Fanella laughed. “I am a most unnatural creature, Auntie. Has not mother told you so? I’ve little appreciation for marriage at this moment. Father loved mother, but because she did not see fit to produce him with an heir, his property is willed away from her, and we are as good as thrown into the street like unnecessary baggage, by my Uncle Andrew, who has been unkind enough to insist that we vacate before poor father was even grown cold. What is the sense in forsaking love for money if the money is so easily taken away from a widow?”

“But, Fanella, a man’s real property must remain in the family line. It is the law. Your mother retained all of her personal property, and a jointure. You are not in danger of Dun Street.”

“Such a law is a contradiction in terms, for what are a man’s wife and daughters, if not family? Mother has sold off all of the furniture, the horses, the carriage and her jewelry and even with all that gone, she speaks of needing more money, with three daughters to support, and a new household to set up. So, Aurora must find herself a wealthy husband to save us from the predicament one is placed in when a woman survives her husband. Is it not ludicus?” She gestured emphatically with her posy.

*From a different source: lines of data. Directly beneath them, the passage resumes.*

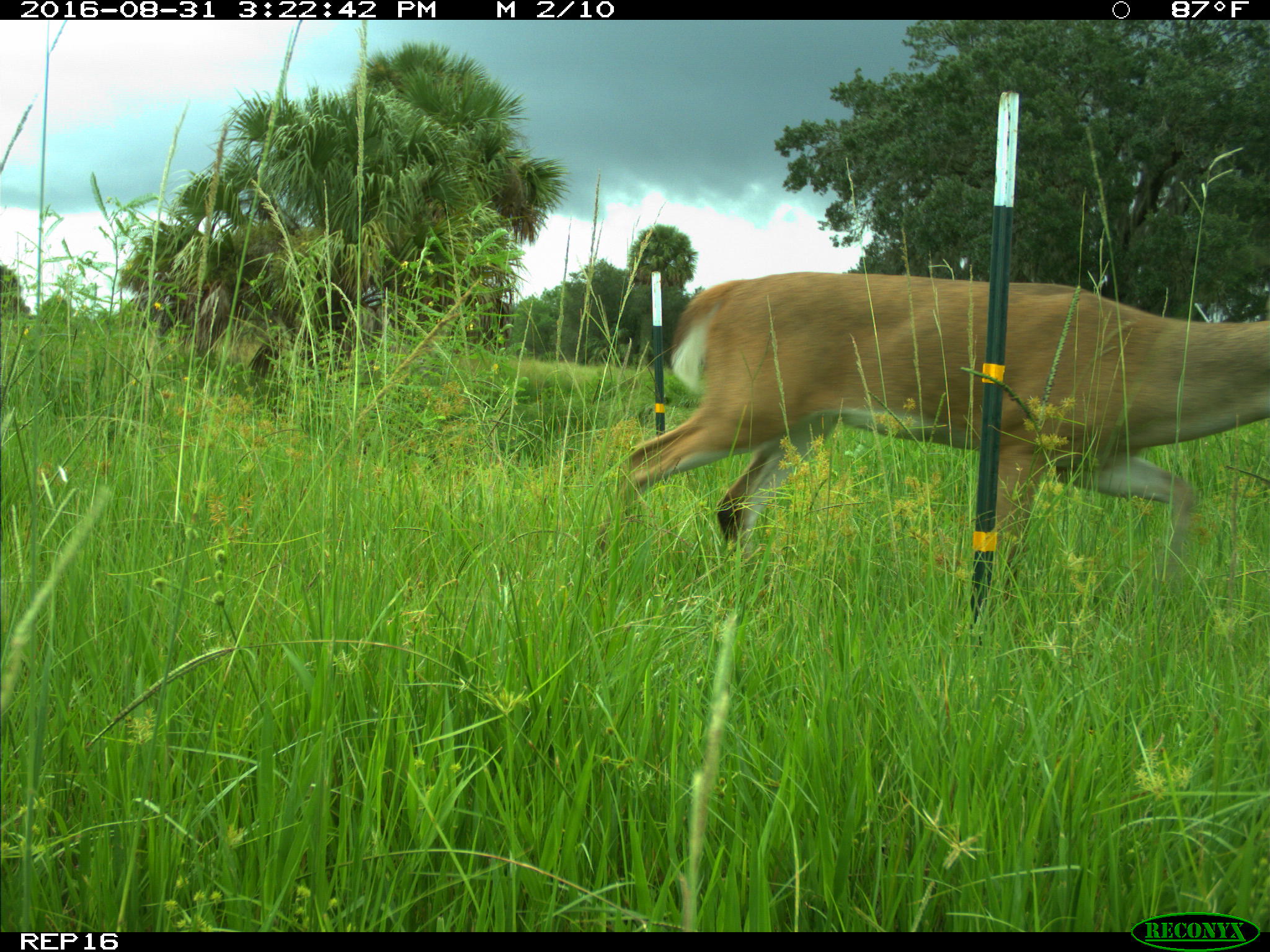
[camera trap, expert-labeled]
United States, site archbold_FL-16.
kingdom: Animalia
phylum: Chordata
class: Mammalia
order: Artiodactyla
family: Cervidae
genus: Odocoileus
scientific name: Odocoileus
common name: deer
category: unidentified deer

Ursula gasped, and shook her head with vigor. “Fanella! You are far too young to entertain such cynical thoughts.” She blinked at the bouquet. “Do you mean to choke those flowers? They will only wilt if you continue to abuse them in such a manner.”

Nell frowned at the flowers. “Oh! How stupid of me. These are for our coachman. To replace the ones I flattened.”

Ursula frowned, and looked about her to be sure they were not overheard. She even thought to look up, for they stood next to the door to the coach, and started when she discovered two bright eyes fixed on her with great interest. They were of the canine variety. She flapped a hand in Bandit’s direction, and went on with what she meant to say.

“I do not recommend such an action, Fanella. It will not do for a young lady of your class to mix with a mere coachman. The young man will be getting ideas in his head if you offer up favors.”

“Nonsense!” Fanella said stoutly, even though such a thought had crossed her sensible mind. She argued to convince herself as much as her aunt. “He was kind enough to procure me this bonnet, which must have cost him dearly, on a coachman’s salary. A handful of flowers is merely a gesture of similar kindness. Besides, I am no longer certain what class it is that I belong to, for while father was knighted, his title will not be carried on to any of his daughters. We no longer have land, so I cannot say that I am a member of the gentry, and mother insists that we are neither smart enough to qualify as intelligentsia, nor trade wise enough to be classed as
buorgeoisie,
so just what is it that I am these days but a poor relative that has been foisted onto you, dear Auntie, I do not know.”